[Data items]

■ ■ ■ ■ ■ ■ ■

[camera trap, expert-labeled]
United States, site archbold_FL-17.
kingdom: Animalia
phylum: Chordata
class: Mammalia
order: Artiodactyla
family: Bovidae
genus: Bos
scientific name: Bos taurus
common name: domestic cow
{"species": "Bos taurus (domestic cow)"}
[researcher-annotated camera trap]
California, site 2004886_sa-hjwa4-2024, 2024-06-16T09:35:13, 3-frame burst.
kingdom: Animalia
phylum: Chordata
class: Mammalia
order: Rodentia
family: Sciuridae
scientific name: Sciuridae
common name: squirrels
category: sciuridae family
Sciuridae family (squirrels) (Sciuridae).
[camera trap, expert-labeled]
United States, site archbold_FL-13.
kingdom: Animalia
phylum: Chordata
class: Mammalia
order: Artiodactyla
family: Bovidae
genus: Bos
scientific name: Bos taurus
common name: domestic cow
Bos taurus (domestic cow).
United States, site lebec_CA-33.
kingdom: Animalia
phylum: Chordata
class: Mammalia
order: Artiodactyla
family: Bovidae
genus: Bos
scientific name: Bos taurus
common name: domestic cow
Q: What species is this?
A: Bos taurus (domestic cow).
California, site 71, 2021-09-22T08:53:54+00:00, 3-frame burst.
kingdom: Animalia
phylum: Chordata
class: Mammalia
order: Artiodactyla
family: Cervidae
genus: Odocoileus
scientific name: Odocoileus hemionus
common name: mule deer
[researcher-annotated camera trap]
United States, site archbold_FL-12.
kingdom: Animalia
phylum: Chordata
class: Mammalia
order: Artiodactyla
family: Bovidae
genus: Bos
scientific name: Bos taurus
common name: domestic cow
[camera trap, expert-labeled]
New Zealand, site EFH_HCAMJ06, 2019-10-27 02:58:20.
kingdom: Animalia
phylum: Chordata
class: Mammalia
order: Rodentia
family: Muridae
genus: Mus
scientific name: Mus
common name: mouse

■ ■ ■ ■ ■ ■ ■

#### AIM OF THE TASK
Please return all of the entries above, exactly and completely.

#### TASK RESULT
[camera trap, expert-labeled]
United States, site archbold_FL-17.
kingdom: Animalia
phylum: Chordata
class: Mammalia
order: Artiodactyla
family: Bovidae
genus: Bos
scientific name: Bos taurus
common name: domestic cow
{"species": "Bos taurus (domestic cow)"}
[researcher-annotated camera trap]
California, site 2004886_sa-hjwa4-2024, 2024-06-16T09:35:13, 3-frame burst.
kingdom: Animalia
phylum: Chordata
class: Mammalia
order: Rodentia
family: Sciuridae
scientific name: Sciuridae
common name: squirrels
category: sciuridae family
Sciuridae family (squirrels) (Sciuridae).
[camera trap, expert-labeled]
United States, site archbold_FL-13.
kingdom: Animalia
phylum: Chordata
class: Mammalia
order: Artiodactyla
family: Bovidae
genus: Bos
scientific name: Bos taurus
common name: domestic cow
Bos taurus (domestic cow).
United States, site lebec_CA-33.
kingdom: Animalia
phylum: Chordata
class: Mammalia
order: Artiodactyla
family: Bovidae
genus: Bos
scientific name: Bos taurus
common name: domestic cow
Q: What species is this?
A: Bos taurus (domestic cow).
California, site 71, 2021-09-22T08:53:54+00:00, 3-frame burst.
kingdom: Animalia
phylum: Chordata
class: Mammalia
order: Artiodactyla
family: Cervidae
genus: Odocoileus
scientific name: Odocoileus hemionus
common name: mule deer
[researcher-annotated camera trap]
United States, site archbold_FL-12.
kingdom: Animalia
phylum: Chordata
class: Mammalia
order: Artiodactyla
family: Bovidae
genus: Bos
scientific name: Bos taurus
common name: domestic cow
[camera trap, expert-labeled]
New Zealand, site EFH_HCAMJ06, 2019-10-27 02:58:20.
kingdom: Animalia
phylum: Chordata
class: Mammalia
order: Rodentia
family: Muridae
genus: Mus
scientific name: Mus
common name: mouse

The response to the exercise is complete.